Demand for government bonds may rise with real returns, what investors receive after adjusting for living costs, near the highest since 1995. Nippon Life Insurance Co., Dai-ichi Mutual Life Insurance Co., Meiji Yasuda Life Insurance Co. and Sumitomo Life Insurance Co. this month said they will add to domestic bond holdings, opting for safer assets as the world’s second-largest economy recovers from its worst postwar recession.
“Domestic investors are still willing to buy JGBs to seek stable earnings,” according to RuiXue Xu, a rates strategist in Tokyo at RBS Securities Japan Ltd., one of the 23 primary dealers required to bid at government auctions. “Strong buying demand from domestic investors should cap yield increases.”
Unemployment Climbing
Government reports next week are forecast to show gains in production slowed and the nation’s unemployment rate climbed to match a record last month.
“We’re still not at a stage where we can increase our bets on asset classes that are riskier,” such as equities, Akinao Nishio, a manager in the investment planning division at Dai- ichi Mutual said in an interview on Oct. 13. “The market is still expecting to hit another bottom, so we have to watch for possible risks.”
Factory output rose 0.8 percent in September after climbing 1.6 percent the prior month, according to the median estimate of economists in a Bloomberg survey before the Oct. 29 report. The jobless rate increased to 5.7 percent, a separate survey showed before the statistic bureau report on Oct. 30.
Japanese consumer prices, excluding fresh food, dropped 2.4 percent in September, according to the median estimate of economists in a Bloomberg survey.

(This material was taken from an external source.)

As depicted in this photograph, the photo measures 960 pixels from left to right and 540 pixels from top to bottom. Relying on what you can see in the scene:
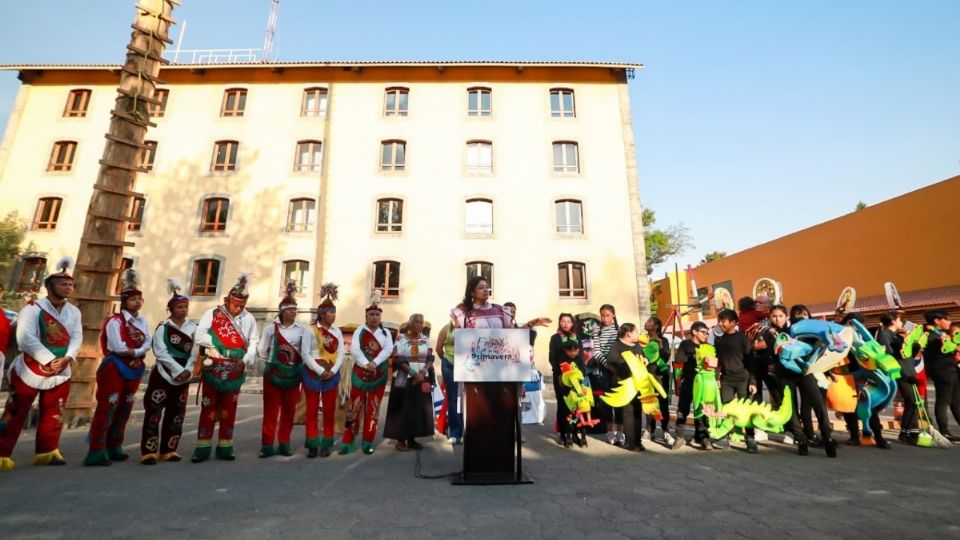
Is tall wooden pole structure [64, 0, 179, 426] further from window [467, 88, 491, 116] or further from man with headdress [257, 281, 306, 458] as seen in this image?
window [467, 88, 491, 116]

That means that real yields will climb to 3.76 percentage points.
Nine-year notes protected against inflation yielded 1.29 percentage points more than similar-dated regular notes today, compared with 1.23 percentage points a week ago, Bloomberg data showed. Inflation-adjusted securities typically yield less than regular bonds because their principal payment increases at the same rate as inflation.
Nikkei Recovery
The Nikkei 225 Stock Average jumped 25 percent in the fiscal first half ended Sept. 30, rebounding from its biggest annual decline in the 12 months ended March 31. Japan’s trade recovery may be curtailed after the yen gained versus all 16 major currencies this year, making exporters’ products more expensive and eroding the value of profits earned abroad.
The recent recovery in equity markets is due mostly to global efforts to stabilize the financial industry through stimulus packages and the next key step to watch for will be revenue increases at companies, according to Sumitomo Life, Japan’s fourth-largest life insurer.
“Domestic bonds continue to be a good investment as part of our policy to focus on asset liability management,” Iwao Matsumoto, deputy general manager of investment planning at Sumitomo Life said in an interview on Oct. 14. “Overseas bonds with currency hedges are a good bet in this market environment, as costs to hedge currency moves are relatively cheap.”
Cheap Hedging Costs
The difference between domestic and foreign short-term borrowing costs, which determines fees to hedge securities, is narrowing, boosting the attraction of overseas debt relative to Japanese sovereigns. The gap between the London interbank offered rate for yen and dollar loans for six months was five basis points today, down from this year’s high of 116 basis points reached in March, according to data compiled by Bloomberg. A basis point is 0.01 percentage point.
“Japanese life insurers remain focused on long-term JGBs and currency hedged foreign bonds in their investment plans,” said Masafumi Yamamoto, Tokyo-based chief foreign-exchange strategist at Barclays Bank Plc. “This reflects their cautious stance on market volatility, as well as the favorable which to invest in long-term foreign bonds.”
The yen traded at 91.41 per dollar, weakening 0.6 percent from 90.89 on Oct. 16 in New York.